There was no hope of concealment as from time to time the waiter glanced anxiously back. He bludgeoned across the front of the Julian Courts, and I sweated after him. On the processional way I could hear the stamp of twenty-four members of the college of lictors, the escort for the Emperor presumably all in red tunics and shouldering their bundles of staves, though they were hidden from my view by the press of the crowd. Vespasian himself was coming now. The excitement rose, and with it my desperate mood. I tried to fight my way forwards, yet to do anything but stand still and applaud Vespasian like everybody else was virtually impossible. By the Temple of Saturn, I had made up no ground on the waiter and as I turned, distracted by the racket of the Emperor's chariot, I finally lost sight of him for the last time.
I let him go. Life was too precious to waste. Fighting to keep my feet, I found myself on the steps, almost where I had been standing on that summer day when Sosia Camillina ran towards me and all this began.
There I stood, squeezed breathless, while the Emperor in whom she so dearly believed rode up to meet the senate at the Temple of Jupiter, to celebrate his victory as a champion of the city and dedicate himself in his role as Chief Priest to the peace and prosperity of Rome. Four powerful white horses dragged his mighty chariot into the grateful roar of the crowd. The old man stood in his richly embroidered robes, beneath a golden oak leaf wreath held over his head; it was the Crown of Jupiter, and too heavy for a mortal man to wear. On his sturdy arm lay the laurel bough he would place in the lap of the gods on Capitol Hill; in his great firm hand he carried the traditional ivory sceptre with its eagle taking flight. The public slave whose task was to murmur reminders of the Emperor's own immortality seemed to have given up. There was no point. Vespasian was a grim old cynic; he knew.
Slowly the gilded triumphal chariot thundered by. Vespasian looked, as he himself said afterwards, as though he was calling himself a fool to have wasted a day on this endlessly crawling parade. I did not cheer, but despite myself I laughed.
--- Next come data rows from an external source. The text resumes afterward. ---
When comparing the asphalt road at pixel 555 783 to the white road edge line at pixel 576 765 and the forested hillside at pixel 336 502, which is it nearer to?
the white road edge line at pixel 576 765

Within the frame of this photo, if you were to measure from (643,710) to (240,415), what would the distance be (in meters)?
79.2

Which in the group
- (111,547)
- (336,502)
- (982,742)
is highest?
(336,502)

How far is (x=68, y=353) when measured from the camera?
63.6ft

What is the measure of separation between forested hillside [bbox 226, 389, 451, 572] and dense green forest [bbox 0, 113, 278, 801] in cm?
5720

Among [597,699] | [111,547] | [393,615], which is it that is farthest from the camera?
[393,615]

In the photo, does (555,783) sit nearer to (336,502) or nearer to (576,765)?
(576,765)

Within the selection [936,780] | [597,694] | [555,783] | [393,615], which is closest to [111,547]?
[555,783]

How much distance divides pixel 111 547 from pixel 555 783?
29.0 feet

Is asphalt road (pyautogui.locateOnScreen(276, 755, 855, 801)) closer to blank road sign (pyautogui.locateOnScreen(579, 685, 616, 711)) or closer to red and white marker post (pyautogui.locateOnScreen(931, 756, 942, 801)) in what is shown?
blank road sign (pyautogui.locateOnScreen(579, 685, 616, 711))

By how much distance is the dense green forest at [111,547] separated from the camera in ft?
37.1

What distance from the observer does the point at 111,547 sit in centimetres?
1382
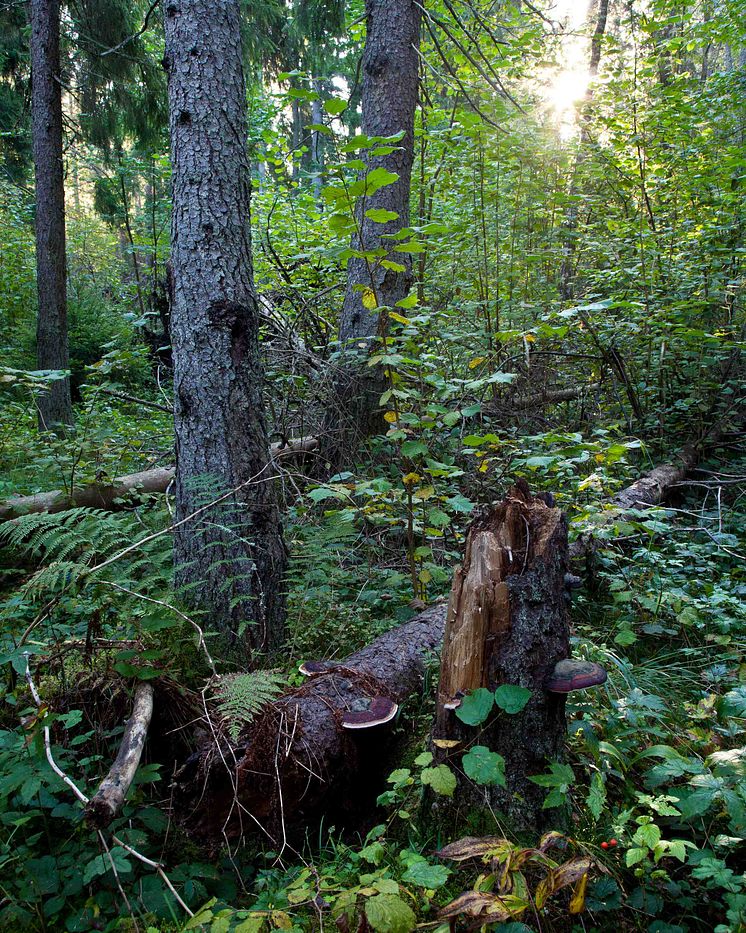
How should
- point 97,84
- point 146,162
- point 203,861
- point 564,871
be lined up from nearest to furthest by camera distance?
point 564,871, point 203,861, point 97,84, point 146,162

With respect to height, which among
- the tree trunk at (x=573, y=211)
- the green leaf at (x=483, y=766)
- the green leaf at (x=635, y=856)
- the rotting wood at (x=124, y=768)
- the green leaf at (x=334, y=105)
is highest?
the tree trunk at (x=573, y=211)

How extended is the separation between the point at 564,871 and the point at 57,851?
71.3 inches

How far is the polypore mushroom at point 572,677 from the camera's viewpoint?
6.34 ft

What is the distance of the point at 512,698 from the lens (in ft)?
6.40

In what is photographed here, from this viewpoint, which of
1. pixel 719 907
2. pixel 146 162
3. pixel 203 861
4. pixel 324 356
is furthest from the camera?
pixel 146 162

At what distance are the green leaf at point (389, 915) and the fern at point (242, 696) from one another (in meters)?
0.86

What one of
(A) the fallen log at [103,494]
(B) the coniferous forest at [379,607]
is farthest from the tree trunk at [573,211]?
(A) the fallen log at [103,494]

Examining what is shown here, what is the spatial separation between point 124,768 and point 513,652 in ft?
4.57

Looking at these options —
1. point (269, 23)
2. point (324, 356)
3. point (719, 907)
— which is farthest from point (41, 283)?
point (719, 907)

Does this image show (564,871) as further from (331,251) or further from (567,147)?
(567,147)

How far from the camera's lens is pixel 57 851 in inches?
84.2

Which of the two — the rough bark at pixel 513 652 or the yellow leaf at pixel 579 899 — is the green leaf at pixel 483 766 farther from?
the yellow leaf at pixel 579 899

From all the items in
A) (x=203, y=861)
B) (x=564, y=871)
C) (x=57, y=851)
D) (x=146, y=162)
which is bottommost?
(x=203, y=861)

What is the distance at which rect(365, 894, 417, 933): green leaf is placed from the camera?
1.62 metres
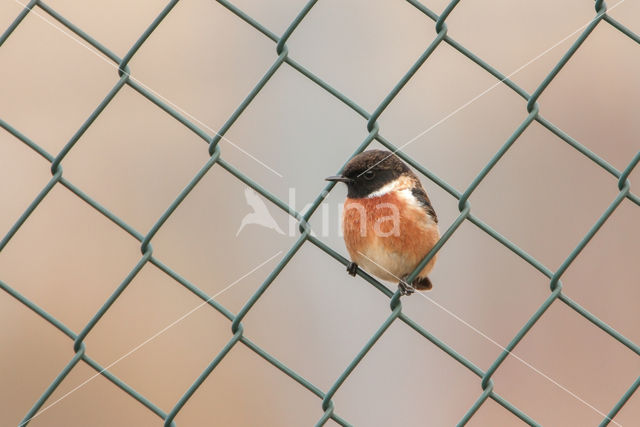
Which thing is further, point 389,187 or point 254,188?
point 389,187

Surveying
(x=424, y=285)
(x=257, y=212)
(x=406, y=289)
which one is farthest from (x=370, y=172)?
(x=257, y=212)

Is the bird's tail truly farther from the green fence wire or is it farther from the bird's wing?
the green fence wire

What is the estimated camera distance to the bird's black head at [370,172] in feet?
11.8

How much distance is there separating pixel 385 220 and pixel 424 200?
0.23 m

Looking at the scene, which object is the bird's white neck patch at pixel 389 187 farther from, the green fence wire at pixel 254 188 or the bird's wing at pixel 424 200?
the green fence wire at pixel 254 188

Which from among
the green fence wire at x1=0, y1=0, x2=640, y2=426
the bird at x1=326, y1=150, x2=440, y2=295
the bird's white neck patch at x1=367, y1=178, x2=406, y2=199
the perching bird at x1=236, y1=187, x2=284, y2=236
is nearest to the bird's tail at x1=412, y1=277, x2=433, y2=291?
the bird at x1=326, y1=150, x2=440, y2=295

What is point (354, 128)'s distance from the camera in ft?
23.1

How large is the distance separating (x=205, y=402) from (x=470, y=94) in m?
3.62

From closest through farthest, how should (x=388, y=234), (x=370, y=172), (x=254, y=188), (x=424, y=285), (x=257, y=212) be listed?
(x=254, y=188) < (x=388, y=234) < (x=370, y=172) < (x=424, y=285) < (x=257, y=212)

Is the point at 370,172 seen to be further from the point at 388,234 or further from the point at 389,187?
the point at 388,234

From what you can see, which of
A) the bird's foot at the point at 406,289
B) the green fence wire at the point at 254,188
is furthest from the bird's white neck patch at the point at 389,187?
the green fence wire at the point at 254,188

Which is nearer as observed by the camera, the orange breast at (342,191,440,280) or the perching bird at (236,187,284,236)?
the orange breast at (342,191,440,280)

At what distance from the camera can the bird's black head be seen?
3.59 m

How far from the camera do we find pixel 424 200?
3.71 metres
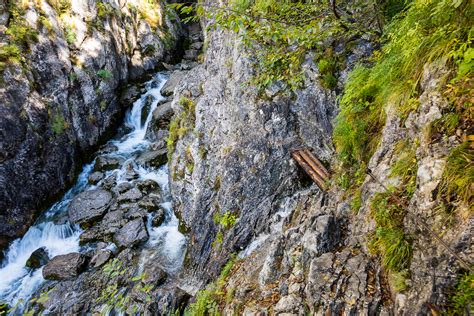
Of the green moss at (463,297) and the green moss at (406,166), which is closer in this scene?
the green moss at (463,297)

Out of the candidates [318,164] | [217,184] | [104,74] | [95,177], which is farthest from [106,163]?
[318,164]

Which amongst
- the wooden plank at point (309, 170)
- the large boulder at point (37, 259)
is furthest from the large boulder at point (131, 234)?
the wooden plank at point (309, 170)

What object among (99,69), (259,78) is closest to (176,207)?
(259,78)

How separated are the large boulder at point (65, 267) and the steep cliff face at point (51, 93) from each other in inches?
87.1

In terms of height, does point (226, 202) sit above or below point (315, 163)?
below

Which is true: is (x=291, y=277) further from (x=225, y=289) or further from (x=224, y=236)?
(x=224, y=236)

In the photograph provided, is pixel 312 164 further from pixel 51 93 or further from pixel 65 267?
pixel 51 93

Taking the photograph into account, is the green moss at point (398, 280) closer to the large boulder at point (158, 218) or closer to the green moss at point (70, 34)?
the large boulder at point (158, 218)

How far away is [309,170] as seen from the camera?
5574mm

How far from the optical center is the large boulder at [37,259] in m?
9.31

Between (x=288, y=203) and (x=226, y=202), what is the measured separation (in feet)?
5.12

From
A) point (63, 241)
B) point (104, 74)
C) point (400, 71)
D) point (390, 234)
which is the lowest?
point (63, 241)

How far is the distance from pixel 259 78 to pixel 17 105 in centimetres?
923

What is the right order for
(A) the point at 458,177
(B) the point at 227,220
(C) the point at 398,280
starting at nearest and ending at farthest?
(A) the point at 458,177 < (C) the point at 398,280 < (B) the point at 227,220
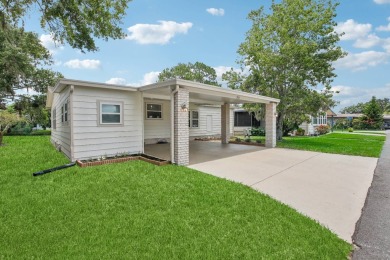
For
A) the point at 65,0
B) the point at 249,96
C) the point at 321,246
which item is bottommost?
the point at 321,246

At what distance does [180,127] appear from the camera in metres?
7.46

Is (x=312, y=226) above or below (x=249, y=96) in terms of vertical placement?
below

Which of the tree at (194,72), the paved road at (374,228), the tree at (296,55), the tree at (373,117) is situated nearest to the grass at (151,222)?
the paved road at (374,228)

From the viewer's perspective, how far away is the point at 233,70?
660 inches

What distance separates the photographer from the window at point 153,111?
13185mm

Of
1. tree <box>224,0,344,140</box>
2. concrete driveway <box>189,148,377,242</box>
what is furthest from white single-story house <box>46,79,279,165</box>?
tree <box>224,0,344,140</box>

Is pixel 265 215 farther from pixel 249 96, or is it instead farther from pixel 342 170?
pixel 249 96

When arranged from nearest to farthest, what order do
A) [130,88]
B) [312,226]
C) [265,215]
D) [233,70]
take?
[312,226] < [265,215] < [130,88] < [233,70]

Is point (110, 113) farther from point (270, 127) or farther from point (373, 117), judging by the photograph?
point (373, 117)

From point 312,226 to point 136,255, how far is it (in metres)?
2.65

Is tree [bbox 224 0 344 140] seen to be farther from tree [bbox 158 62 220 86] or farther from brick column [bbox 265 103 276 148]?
tree [bbox 158 62 220 86]

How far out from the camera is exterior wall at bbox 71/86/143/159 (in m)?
7.68

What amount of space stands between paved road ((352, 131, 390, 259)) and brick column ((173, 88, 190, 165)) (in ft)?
16.4

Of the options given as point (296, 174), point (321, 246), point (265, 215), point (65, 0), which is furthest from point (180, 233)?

After him, Titus. Titus in a second great chariot, looking as if his heart was going to burst. Finally Domitian, the junior prince, handsome as mustard on a prancing white horse.
They had done it. They were here. Three Sabine provincials no one had ever heard of until last year had, with good luck and some merit, made themselves dynastic princes in Rome.
I turned away. Behind the three Flavians, the full mass of the army now came marching in: line after line of standard-bearers, trumpeters, baton-wielding officers in tall crimson crests, augurs, engineers, then the endless ranks of foot sloggers six deep, swinging along in the easy tramp that had taken the legions effortlessly throughout the world. Regulars piled through the streets in cohort after glittering cohort, followed by their exotic auxiliaries swarthy-faced archers in shimmering scale armour mounted on swift ponies, then heavier cavalry, ominous today in chased golden face masks that made them quite expressionless as they shook their feathered spears in unison.
There was going to be a long wait while the Emperor climbed the Gemonian steps on his knees, then more delay while he made formal sacrifice at the Temple of Jupiter on Capitol Hill. Turning back the way I had come would be impossible for another hour. I decided to circle right round the Palatine and weave back to the others along the Caelian side. This would enable a discreet check of certain premises on the way.
I followed the line of the Cloaca Maxima, the Great Sewer, built five hundred years ago to drain the marshes round the Forum and the river side of the Aventine. My road soon brought me among the spice markets, where I came upon a watchman guarding the manhole where sewer men still plugged away daily under Nap Lane. They were not here today. On a public holiday no one works; only watchmen sometimes watch, if they want somewhere quiet to get drunk. This watchman had guzzled his way through one raw skinful and was taking a nap to encourage him for more.
So far nothing unexpected. Yet at the head of the alley I spotted a girl I vaguely thought I knew.
"Naissa?" It was Helena Justina's constantly abandoned maid.
She had made up her face with borrowed paint in honour of the day. She had done it in poor light so in broad sunshine the final effect passed beyond enhancing her features to a vivid glaze of colour; it gave her an unnatural, astonished stare.
"Where is your lady, girl?" I demanded anxiously.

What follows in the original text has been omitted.